- [Tasks to perform]:
A. For the XFS patch email below, say whether each statement agrees with it: (i) the problem showed up often when running generic/475; (ii) the patch touches only one file; (iii) Zorro Lang reported the issue. Answer each with yes or no and quote the deciding words.
B. Using the XFS patch email below, answer these questions:
(i) Which test reproduced the problem?
(ii) How does the failure show itself?
(iii) Which file does the patch change?
C. Extend the XFS patch email below, picking up after its last line.
## Begin Extracted text
Linux-XFS Archive on lore.kernel.org
 help / color / Atom feed
* [PATCH] xfs: fix iclog release error check race with shutdown
@ 2020-02-14 18:15 Brian Foster
  2020-02-14 19:38 ` Eric Sandeen
  2020-02-17 13:33 ` Christoph Hellwig
  0 siblings, 2 replies; 6+ messages in thread
From: Brian Foster @ 2020-02-14 18:15 UTC (permalink / raw)
  To: linux-xfs; +Cc: Zorro Lang

Prior to commit df732b29c8 ("xfs: call xlog_state_release_iclog with
l_icloglock held"), xlog_state_release_iclog() always performed a
locked check of the iclog error state before proceeding into the
sync state processing code. As of this commit, part of
xlog_state_release_iclog() was open-coded into
xfs_log_release_iclog() and as a result the locked error state check
was lost.

The lockless check still exists, but this doesn't account for the
possibility of a race with a shutdown being performed by another
task causing the iclog state to change while the original task waits
on ->l_icloglock. This has reproduced very rarely via generic/475
and manifests as an assert failure in __xlog_state_release_iclog()
due to an unexpected iclog state.

Restore the locked error state check in xlog_state_release_iclog()
to ensure that an iclog state update via shutdown doesn't race with
the iclog release state processing code.

Reported-by: Zorro Lang <zlang@redhat.com>
Signed-off-by: Brian Foster <bfoster@redhat.com>
---
 fs/xfs/xfs_log.c | 4 ++++
 1 file changed, 4 insertions(+)
## End Extracted text
## Begin Supplied records
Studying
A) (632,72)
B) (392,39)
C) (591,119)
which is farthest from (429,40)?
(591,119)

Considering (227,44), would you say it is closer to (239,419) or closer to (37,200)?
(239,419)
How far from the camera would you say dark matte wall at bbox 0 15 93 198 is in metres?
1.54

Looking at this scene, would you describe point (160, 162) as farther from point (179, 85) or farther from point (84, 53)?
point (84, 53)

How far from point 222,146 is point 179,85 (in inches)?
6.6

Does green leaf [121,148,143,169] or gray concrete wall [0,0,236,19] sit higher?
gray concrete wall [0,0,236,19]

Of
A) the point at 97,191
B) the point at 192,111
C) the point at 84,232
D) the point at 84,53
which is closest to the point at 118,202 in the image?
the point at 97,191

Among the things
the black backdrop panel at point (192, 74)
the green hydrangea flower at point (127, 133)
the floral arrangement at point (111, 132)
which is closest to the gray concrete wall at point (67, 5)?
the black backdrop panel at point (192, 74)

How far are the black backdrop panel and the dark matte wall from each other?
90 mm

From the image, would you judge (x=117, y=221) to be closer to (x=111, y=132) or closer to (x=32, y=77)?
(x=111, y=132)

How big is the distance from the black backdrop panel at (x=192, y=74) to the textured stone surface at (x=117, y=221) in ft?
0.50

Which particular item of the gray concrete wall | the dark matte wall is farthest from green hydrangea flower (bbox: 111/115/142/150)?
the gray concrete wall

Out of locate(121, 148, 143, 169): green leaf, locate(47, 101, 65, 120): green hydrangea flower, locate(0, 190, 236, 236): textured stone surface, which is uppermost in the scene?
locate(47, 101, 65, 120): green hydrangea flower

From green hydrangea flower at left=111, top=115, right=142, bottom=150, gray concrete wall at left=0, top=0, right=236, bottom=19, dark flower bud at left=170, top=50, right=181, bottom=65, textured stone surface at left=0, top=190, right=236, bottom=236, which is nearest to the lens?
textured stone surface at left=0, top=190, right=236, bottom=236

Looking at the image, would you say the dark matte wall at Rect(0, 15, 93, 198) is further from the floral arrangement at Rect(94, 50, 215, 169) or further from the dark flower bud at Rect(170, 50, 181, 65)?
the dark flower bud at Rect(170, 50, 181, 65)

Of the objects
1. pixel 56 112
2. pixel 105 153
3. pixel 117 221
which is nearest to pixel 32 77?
## End Supplied records
- [Answers given]:
A.
(i) No: "This has reproduced very rarely via generic/475"
(ii) Yes: "1 file changed, 4 insertions(+)"
(iii) Yes: "Reported-by: Zorro Lang <zlang@redhat.com>"

B.
(i) generic/475
(ii) As an assert failure in __xlog_state_release_iclog() due to an unexpected iclog state.
(iii) fs/xfs/xfs_log.c

C.
diff --git a/fs/xfs/xfs_log.c b/fs/xfs/xfs_log.c
index f6006d94a581..f38fc492a14d 100644
--- a/fs/xfs/xfs_log.c
+++ b/fs/xfs/xfs_log.c
@@ -611,6 +611,10 @@ xfs_log_release_iclog(
 	}
 
 	if (atomic_dec_and_lock(&iclog->ic_refcnt, &log->l_icloglock)) {
+		if (iclog->ic_state == XLOG_STATE_IOERROR) {
+			spin_unlock(&log->l_icloglock);
+			return -EIO;
+		}
 		sync = __xlog_state_release_iclog(log, iclog);
 		spin_unlock(&log->l_icloglock);
 		if (sync)
-- 
2.21.1


^ permalink raw reply	[flat|nested] 6+ messages in thread

* Re: [PATCH] xfs: fix iclog release error check race with shutdown
  2020-02-14 18:15 [PATCH] xfs: fix iclog release error check race with shutdown Brian Foster
@ 2020-02-14 19:38 ` Eric Sandeen
  2020-02-17 13:33 ` Christoph Hellwig
  1 sibling, 0 replies; 6+ messages in thread
From: Eric Sandeen @ 2020-02-14 19:38 UTC (permalink / raw)
  To: Brian Foster, linux-xfs; +Cc: Zorro Lang

On 2/14/20 12:15 PM, Brian Foster wrote:
> Prior to commit df732b29c8 ("xfs: call xlog_state_release_iclog with
> l_icloglock held"), xlog_state_release_iclog() always performed a
> locked check of the iclog error state before proceeding into the
> sync state processing code. As of this commit, part of
> xlog_state_release_iclog() was open-coded into
> xfs_log_release_iclog() and as a result the locked error state check
> was lost.
> 
> The lockless check still exists, but this doesn't account for the
> possibility of a race with a shutdown being performed by another
> task causing the iclog state to change while the original task waits
> on ->l_icloglock. This has reproduced very rarely via generic/475
> and manifests as an assert failure in __xlog_state_release_iclog()
> due to an unexpected iclog state.
> 
> Restore the locked error state check in xlog_state_release_iclog()
> to ensure that an iclog state update via shutdown doesn't race with
> the iclog release state processing code.
> 
> Reported-by: Zorro Lang <zlang@redhat.com>
> Signed-off-by: Brian Foster <bfoster@redhat.com>

On vacation* today so not thinking hard about reviews but if this goes in,
Darrick can you please add a:

Fixes: df732b29c8 ("xfs: call xlog_state_release_iclog with l_icloglock held")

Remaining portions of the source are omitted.